- OBIETTIVO A -
Nel brano su Richard Serra, riscrivi in forma di elenco puntato il paragrafo che comincia con "L’intervento paesaggistico di Serra", conservando i fatti principali.
- OBIETTIVO B -
Secondo il brano su Richard Serra, in quale anno lo scultore usa la pietra per la prima volta?

- TESTO CITATO -
......
L’uso della pietra non permette questo tipo di associazioni […] La pietra, diversamente dai materiali prodotti dall’uomo, è un elemento primario; per questa ragione non sembra esistere in una temporalità interrotta ma in una dimensione infinita».

È con queste parole che l’artista americano Richard Serra, celebre per le sue monumentali sculture d’acciaio, esprime – in un’intervista rilasciata nel 1978 – le sue idee circa la materia litica.1
Lo scultore si avvale per la prima volta della pietra in un’installazione realizzata nel 1982 in occasione del progetto “Spazi d’arte” per la Fattoria di Celle, a Santomato di Pistoia.2
L’intervento paesaggistico di Serra è tra le quindici opere concepite da artisti contemporanei di diverse nazionalità (Dennis Oppenheim, Alice Aycock, Anne e Patrick Poirier, Mauro Staccioli, Dani Karavan, Robert Morris …) invitati dal collezionista Giuliano Gori, industriale pratese e proprietario della stessa tenuta. I lavori presentati costituiscono il primo nucleo di una collezione d’arte, di alto valore internazionale, che negli anni si arricchirà notevolmente di artefatti artistici collocati sia negli spazi esterni che interni del complesso residenziale.
......
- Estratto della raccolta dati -

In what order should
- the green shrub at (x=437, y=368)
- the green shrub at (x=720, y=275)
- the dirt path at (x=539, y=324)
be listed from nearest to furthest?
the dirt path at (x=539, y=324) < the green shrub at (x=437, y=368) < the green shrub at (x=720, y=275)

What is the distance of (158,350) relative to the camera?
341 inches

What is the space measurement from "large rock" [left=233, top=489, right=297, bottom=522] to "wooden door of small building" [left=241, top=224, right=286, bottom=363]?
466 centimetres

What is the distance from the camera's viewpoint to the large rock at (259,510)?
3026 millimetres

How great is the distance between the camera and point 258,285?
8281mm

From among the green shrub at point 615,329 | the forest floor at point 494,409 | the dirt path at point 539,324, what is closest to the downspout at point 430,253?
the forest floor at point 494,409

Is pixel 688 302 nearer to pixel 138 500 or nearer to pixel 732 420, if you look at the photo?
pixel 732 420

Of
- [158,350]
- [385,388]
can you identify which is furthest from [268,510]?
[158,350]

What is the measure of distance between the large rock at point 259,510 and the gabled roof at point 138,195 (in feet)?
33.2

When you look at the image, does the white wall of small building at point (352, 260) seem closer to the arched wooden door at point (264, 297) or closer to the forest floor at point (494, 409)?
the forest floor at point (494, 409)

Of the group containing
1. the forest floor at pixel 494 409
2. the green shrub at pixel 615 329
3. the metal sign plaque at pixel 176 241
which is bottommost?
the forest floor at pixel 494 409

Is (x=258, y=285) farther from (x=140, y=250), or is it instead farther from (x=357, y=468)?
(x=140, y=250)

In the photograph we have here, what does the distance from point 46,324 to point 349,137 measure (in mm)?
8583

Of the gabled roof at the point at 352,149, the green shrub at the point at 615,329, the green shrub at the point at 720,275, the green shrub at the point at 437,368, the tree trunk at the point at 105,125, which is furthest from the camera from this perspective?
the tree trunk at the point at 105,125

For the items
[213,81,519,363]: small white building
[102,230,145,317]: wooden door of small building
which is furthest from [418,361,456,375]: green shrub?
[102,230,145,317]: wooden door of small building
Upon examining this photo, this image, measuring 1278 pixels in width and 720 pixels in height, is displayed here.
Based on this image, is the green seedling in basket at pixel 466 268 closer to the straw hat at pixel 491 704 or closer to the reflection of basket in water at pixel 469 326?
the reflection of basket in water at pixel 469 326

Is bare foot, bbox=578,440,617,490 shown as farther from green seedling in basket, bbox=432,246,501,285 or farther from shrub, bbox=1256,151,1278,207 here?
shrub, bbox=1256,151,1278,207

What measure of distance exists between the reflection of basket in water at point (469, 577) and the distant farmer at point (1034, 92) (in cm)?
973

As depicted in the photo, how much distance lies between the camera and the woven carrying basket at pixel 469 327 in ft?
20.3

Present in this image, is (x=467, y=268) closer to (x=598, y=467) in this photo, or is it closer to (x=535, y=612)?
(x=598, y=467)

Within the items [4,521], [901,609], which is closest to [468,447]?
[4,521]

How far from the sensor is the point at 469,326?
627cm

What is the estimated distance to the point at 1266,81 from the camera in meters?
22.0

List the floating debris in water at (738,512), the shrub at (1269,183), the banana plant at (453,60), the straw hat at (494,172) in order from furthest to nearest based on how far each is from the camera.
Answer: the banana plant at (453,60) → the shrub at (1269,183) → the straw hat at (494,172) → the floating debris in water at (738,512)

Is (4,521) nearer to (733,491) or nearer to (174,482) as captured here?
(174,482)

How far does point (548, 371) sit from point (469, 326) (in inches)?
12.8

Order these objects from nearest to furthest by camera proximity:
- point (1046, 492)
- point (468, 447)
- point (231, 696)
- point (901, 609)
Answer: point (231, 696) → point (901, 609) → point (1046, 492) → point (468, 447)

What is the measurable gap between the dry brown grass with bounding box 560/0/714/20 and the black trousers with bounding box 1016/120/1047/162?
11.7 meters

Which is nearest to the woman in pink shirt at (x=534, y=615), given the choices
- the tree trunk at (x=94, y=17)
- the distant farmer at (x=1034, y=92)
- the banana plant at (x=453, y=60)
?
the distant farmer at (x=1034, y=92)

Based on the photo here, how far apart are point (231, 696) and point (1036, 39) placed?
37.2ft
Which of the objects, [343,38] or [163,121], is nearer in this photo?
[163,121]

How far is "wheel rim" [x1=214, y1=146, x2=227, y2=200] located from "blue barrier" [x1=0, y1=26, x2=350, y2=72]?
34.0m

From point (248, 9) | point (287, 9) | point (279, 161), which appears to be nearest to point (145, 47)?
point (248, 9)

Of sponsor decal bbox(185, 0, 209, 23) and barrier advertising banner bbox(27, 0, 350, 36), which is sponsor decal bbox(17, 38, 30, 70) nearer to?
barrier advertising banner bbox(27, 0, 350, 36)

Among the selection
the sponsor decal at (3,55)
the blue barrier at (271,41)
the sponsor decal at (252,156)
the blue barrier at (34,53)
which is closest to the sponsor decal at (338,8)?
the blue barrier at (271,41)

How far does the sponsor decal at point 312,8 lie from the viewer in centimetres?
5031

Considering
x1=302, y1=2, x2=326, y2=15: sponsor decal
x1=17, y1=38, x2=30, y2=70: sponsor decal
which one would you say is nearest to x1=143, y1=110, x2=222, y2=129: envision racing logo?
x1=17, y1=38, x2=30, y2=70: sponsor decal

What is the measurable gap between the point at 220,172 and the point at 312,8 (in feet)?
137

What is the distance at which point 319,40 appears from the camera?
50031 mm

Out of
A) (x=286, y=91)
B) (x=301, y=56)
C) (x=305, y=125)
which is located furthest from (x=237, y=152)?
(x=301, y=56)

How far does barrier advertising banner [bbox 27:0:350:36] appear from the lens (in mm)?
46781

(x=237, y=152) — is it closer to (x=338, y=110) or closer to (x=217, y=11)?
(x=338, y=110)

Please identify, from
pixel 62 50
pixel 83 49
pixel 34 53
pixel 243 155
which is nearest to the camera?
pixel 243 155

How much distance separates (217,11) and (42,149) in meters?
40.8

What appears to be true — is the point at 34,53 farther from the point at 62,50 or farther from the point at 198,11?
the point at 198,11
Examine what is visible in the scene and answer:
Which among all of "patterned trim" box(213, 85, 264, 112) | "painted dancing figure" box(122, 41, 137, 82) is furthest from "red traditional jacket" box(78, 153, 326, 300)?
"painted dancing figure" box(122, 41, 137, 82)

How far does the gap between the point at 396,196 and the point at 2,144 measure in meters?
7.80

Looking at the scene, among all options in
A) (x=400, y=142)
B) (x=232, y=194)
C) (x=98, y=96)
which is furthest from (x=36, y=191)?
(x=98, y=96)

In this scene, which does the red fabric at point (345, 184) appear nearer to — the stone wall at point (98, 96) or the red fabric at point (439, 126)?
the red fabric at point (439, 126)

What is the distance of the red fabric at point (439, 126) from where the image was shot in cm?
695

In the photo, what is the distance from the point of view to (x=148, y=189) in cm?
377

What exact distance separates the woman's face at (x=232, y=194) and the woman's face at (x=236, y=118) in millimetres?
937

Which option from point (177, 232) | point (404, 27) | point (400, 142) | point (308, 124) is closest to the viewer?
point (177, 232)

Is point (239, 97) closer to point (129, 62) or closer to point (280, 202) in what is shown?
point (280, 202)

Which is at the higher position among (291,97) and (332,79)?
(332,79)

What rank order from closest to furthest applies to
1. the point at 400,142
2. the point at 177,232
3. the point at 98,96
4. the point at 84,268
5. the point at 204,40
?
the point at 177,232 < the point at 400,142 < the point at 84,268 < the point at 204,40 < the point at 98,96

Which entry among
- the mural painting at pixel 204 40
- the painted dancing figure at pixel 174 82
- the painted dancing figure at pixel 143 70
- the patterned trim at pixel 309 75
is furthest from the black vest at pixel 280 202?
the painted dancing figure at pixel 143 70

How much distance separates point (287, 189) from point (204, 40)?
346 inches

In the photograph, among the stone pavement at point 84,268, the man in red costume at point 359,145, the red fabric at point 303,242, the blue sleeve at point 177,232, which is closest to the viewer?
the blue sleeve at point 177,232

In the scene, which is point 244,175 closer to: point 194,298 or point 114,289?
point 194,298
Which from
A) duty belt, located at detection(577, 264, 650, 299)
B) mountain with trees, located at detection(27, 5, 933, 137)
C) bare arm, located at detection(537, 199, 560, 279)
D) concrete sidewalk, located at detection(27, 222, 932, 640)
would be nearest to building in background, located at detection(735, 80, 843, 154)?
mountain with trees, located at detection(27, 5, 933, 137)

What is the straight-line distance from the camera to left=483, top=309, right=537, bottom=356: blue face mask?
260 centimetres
......
- RISPOSTA COMPLETA A -
- L’opera di Serra è una delle quindici create da artisti contemporanei di diverse nazionalità, tra cui Dennis Oppenheim, Alice Aycock, Anne e Patrick Poirier, Mauro Staccioli, Dani Karavan e Robert Morris.
- Gli artisti furono invitati dal collezionista Giuliano Gori, industriale pratese e proprietario della tenuta.
- Queste opere formano il primo nucleo di una collezione d’arte di alto valore internazionale.
- Con gli anni la collezione si arricchirà molto, con opere collocate sia negli spazi esterni sia in quelli interni del complesso residenziale.

- RISPOSTA COMPLETA B -
Nel 1982.